Council Fire
Comparisons

TCFD vs TNFD: Key Differences Explained

TCFD covers climate-related financial risk. TNFD extends the same logic to nature and biodiversity. Compare their structures, requirements, and how they work together.

Last updated: · 7 min read

Quick Comparison

  • Focus area: TCFD addresses climate-related financial risks and opportunities. TNFD addresses nature-related risks and opportunities, covering biodiversity, ecosystems, and natural capital.
  • Structure: Both use the same four-pillar framework — Governance, Strategy, Risk Management, and Metrics & Targets. TNFD deliberately mirrors TCFD to reduce the learning curve for companies already reporting on climate.
  • Publisher: TCFD was created by the Financial Stability Board in 2015 and published recommendations in 2017. TNFD was launched in 2021 by a coalition including UNDP, UNEP FI, WWF, and Global Canopy, publishing final recommendations in September 2023.
  • Current status: TCFD completed its mandate in 2023 and its monitoring responsibilities transferred to the ISSB. TNFD is actively expanding, developing sector guidance, and building adoption.
  • Data maturity: Climate data (emissions, energy, carbon pricing) is relatively standardized with established measurement protocols. Nature data (biodiversity metrics, ecosystem dependencies, land use impact) is less standardized with emerging measurement tools.

What is TCFD?

The Task Force on Climate-related Financial Disclosures was established by the Financial Stability Board in 2015 and published its recommendations in 2017. TCFD created the framework for climate risk disclosure that has become the global standard structure — organized around four pillars: governance, strategy, risk management, and metrics/targets.

TCFD's core contribution was framing climate change as a financial risk rather than purely an environmental concern. By asking companies to disclose how climate risks and opportunities affect their financial position, TCFD made climate relevant to CFOs, boards, and investors — not just sustainability teams.

Key TCFD requirements include disclosure of board and management oversight of climate risks, the actual and potential impacts of climate risks on business strategy, how the organization identifies and manages climate risks, and the metrics used to assess climate-related performance. Scenario analysis — stress-testing business models under different warming pathways — became TCFD's signature requirement.

TCFD achieved remarkable adoption. Over 4,900 organizations across 100+ countries endorsed the framework. Multiple jurisdictions made TCFD-aligned disclosure mandatory or referenced it in regulation — the UK, Japan, New Zealand, Singapore, Hong Kong, and others. When the ISSB published IFRS S2, it built directly on TCFD's structure, effectively codifying TCFD recommendations into a formal global standard.

The TCFD disbanded in October 2023, having achieved its mission. The FSB transferred monitoring responsibilities to the ISSB. But the TCFD framework — its four pillars, its scenario analysis approach, its risk categorization (physical and transition) — remains the foundation of climate disclosure globally.

What is TNFD?

The Taskforce on Nature-related Financial Disclosures published its final recommendations in September 2023, applying TCFD's proven disclosure architecture to nature and biodiversity. Where TCFD asked "how does climate affect your business and how does your business affect climate?", TNFD asks the same questions about nature.

# [Direction A]
Translate this sentence from the TCFD and TNFD comparison into Spanish: "TCFD's core contribution was framing climate change as a financial risk rather than purely an environmental concern."
# [Direction B]
Reproduce the passage of the TCFD and TNFD comparison from "The Task Force" to "just sustainability teams." word for word.

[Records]
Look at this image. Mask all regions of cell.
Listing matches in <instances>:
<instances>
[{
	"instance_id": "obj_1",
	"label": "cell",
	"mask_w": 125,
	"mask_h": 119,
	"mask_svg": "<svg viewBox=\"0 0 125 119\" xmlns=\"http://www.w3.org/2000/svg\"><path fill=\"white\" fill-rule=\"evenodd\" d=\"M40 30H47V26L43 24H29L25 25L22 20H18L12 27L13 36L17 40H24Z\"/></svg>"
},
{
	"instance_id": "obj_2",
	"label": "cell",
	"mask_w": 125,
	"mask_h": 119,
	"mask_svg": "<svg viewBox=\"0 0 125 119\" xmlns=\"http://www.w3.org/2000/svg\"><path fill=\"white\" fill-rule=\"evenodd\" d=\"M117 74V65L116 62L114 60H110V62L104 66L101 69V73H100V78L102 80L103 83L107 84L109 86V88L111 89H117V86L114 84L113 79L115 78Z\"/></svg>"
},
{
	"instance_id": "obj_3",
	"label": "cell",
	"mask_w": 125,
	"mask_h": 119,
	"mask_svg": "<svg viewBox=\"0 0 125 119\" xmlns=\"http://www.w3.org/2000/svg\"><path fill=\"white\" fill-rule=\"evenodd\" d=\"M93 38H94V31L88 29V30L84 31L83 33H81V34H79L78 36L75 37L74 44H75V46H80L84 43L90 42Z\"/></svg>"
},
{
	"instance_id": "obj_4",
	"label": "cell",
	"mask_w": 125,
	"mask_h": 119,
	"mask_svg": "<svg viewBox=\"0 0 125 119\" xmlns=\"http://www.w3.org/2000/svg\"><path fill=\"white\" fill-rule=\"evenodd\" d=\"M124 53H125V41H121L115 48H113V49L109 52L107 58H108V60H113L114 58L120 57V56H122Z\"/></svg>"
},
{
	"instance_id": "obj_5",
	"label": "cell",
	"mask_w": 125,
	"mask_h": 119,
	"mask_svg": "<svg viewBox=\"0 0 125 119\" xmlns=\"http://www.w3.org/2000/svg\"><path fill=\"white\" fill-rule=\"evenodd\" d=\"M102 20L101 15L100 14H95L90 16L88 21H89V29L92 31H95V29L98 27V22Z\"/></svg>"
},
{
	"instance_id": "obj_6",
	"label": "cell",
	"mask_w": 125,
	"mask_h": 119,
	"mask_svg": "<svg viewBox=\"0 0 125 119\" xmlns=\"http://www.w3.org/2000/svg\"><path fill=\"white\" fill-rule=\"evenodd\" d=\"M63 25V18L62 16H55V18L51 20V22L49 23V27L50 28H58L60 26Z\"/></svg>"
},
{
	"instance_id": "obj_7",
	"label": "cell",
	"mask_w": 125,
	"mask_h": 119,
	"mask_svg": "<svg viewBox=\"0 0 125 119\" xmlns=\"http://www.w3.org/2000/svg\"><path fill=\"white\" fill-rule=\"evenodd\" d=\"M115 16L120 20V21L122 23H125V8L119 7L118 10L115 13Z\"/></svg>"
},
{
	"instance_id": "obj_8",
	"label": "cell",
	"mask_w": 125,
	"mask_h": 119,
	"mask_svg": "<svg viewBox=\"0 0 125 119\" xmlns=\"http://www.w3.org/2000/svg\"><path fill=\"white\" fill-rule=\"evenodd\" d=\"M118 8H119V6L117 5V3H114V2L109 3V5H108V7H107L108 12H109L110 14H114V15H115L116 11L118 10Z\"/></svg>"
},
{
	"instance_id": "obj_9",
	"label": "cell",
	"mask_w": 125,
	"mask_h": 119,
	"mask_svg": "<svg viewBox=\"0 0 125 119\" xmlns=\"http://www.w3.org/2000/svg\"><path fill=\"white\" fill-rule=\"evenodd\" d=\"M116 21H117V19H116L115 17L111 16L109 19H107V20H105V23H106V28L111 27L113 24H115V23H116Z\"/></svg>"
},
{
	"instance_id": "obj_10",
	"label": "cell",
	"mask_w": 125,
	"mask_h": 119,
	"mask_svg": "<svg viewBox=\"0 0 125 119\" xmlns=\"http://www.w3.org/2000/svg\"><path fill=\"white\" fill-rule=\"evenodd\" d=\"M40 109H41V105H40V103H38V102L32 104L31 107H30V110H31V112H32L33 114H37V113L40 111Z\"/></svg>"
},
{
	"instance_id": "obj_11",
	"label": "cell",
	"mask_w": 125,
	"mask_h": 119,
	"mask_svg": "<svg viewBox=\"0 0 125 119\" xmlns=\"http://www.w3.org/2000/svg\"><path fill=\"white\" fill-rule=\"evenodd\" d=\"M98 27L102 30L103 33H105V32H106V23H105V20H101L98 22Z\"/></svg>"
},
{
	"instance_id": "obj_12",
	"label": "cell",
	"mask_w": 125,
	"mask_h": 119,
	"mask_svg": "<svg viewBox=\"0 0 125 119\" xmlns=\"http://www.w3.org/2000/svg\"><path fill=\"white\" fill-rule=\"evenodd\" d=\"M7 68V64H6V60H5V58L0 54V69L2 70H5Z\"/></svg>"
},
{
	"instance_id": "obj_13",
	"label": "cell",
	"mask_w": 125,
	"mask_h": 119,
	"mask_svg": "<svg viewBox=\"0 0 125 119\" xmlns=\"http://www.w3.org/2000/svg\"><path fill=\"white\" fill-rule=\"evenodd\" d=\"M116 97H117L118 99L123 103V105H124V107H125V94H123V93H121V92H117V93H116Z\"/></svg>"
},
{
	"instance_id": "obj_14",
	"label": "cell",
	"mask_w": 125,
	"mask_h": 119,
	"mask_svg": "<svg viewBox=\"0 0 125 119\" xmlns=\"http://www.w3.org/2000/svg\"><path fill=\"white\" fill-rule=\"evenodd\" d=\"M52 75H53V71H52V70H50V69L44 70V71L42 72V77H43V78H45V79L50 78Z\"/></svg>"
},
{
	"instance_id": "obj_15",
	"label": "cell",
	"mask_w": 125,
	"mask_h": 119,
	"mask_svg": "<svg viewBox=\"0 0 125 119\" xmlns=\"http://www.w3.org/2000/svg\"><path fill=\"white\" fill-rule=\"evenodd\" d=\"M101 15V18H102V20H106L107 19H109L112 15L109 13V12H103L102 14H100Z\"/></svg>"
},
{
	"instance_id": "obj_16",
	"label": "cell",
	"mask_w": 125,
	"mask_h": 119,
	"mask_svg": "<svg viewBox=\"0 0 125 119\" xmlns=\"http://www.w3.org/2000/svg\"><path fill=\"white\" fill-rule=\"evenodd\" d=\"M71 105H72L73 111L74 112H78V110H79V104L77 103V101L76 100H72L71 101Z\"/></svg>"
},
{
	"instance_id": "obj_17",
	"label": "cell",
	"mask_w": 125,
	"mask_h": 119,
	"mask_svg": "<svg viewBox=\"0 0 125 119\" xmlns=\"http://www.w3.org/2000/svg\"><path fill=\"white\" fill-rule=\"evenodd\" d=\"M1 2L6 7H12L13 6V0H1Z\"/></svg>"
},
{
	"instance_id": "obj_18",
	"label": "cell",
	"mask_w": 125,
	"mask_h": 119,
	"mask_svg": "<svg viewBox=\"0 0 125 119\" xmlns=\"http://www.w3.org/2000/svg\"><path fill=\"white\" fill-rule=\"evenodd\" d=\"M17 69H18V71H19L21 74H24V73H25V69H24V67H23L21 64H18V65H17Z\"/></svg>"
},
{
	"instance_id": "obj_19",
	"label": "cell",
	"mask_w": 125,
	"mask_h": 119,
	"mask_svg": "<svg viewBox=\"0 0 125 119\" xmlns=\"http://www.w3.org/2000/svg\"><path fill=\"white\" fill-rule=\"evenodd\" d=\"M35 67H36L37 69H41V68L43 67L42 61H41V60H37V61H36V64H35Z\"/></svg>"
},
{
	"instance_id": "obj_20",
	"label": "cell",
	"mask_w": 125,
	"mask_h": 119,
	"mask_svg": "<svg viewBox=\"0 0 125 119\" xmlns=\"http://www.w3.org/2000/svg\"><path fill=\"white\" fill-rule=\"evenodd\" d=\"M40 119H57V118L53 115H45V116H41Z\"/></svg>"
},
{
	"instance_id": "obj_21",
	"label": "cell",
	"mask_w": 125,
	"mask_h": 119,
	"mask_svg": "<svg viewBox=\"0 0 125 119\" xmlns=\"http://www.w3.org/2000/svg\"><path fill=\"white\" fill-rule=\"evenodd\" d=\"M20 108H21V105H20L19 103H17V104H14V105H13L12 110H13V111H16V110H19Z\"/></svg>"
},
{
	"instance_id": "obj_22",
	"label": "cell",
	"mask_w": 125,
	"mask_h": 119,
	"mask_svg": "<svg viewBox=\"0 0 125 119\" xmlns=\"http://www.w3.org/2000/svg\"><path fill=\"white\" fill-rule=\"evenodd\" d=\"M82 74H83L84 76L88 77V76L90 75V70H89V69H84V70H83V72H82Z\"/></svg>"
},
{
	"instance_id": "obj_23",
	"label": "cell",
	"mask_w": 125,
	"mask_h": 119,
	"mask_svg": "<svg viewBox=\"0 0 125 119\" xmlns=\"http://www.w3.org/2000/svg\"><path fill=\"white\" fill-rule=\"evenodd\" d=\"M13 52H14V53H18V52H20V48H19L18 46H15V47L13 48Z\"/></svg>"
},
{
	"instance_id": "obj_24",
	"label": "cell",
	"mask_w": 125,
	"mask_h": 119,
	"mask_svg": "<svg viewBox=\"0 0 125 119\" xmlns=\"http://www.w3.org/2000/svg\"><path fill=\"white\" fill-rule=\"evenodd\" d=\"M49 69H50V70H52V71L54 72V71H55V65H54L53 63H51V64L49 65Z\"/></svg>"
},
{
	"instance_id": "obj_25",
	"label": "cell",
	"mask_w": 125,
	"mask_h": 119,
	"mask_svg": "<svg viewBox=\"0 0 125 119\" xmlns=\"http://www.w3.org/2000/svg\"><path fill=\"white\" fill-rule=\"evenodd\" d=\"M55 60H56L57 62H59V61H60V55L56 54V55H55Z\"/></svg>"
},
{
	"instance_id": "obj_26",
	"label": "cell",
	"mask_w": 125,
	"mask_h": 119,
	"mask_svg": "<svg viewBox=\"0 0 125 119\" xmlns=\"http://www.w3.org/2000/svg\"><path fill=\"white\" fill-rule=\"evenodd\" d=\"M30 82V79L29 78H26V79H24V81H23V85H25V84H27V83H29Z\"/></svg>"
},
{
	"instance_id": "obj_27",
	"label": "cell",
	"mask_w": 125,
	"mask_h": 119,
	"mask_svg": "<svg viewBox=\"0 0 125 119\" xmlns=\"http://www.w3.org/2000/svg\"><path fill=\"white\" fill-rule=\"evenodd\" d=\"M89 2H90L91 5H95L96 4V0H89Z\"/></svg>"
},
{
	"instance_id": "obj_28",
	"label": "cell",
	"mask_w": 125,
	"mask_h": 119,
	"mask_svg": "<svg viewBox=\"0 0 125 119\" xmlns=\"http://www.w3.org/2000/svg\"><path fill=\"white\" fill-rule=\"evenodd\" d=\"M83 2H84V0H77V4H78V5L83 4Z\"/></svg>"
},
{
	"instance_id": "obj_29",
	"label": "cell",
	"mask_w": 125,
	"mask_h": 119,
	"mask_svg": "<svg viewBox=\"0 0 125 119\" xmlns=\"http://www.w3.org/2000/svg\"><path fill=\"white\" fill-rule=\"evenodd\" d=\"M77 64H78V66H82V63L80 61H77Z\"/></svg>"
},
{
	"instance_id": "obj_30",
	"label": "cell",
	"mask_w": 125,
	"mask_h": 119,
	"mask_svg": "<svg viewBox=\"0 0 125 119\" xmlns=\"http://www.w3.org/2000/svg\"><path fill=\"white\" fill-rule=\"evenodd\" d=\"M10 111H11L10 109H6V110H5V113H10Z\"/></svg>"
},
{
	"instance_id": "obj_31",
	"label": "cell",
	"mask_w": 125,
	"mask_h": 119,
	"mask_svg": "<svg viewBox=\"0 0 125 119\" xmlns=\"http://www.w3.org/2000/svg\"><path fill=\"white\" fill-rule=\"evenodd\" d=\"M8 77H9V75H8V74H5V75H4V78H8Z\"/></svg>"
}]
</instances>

# [Correct response A]
La contribución principal del TCFD fue plantear el cambio climático como un riesgo financiero y no como una preocupación puramente ambiental.

# [Correct response B]
The Task Force on Climate-related Financial Disclosures was established by the Financial Stability Board in 2015 and published its recommendations in 2017. TCFD created the framework for climate risk disclosure that has become the global standard structure — organized around four pillars: governance, strategy, risk management, and metrics/targets.

TCFD's core contribution was framing climate change as a financial risk rather than purely an environmental concern. By asking companies to disclose how climate risks and opportunities affect their financial position, TCFD made climate relevant to CFOs, boards, and investors — not just sustainability teams.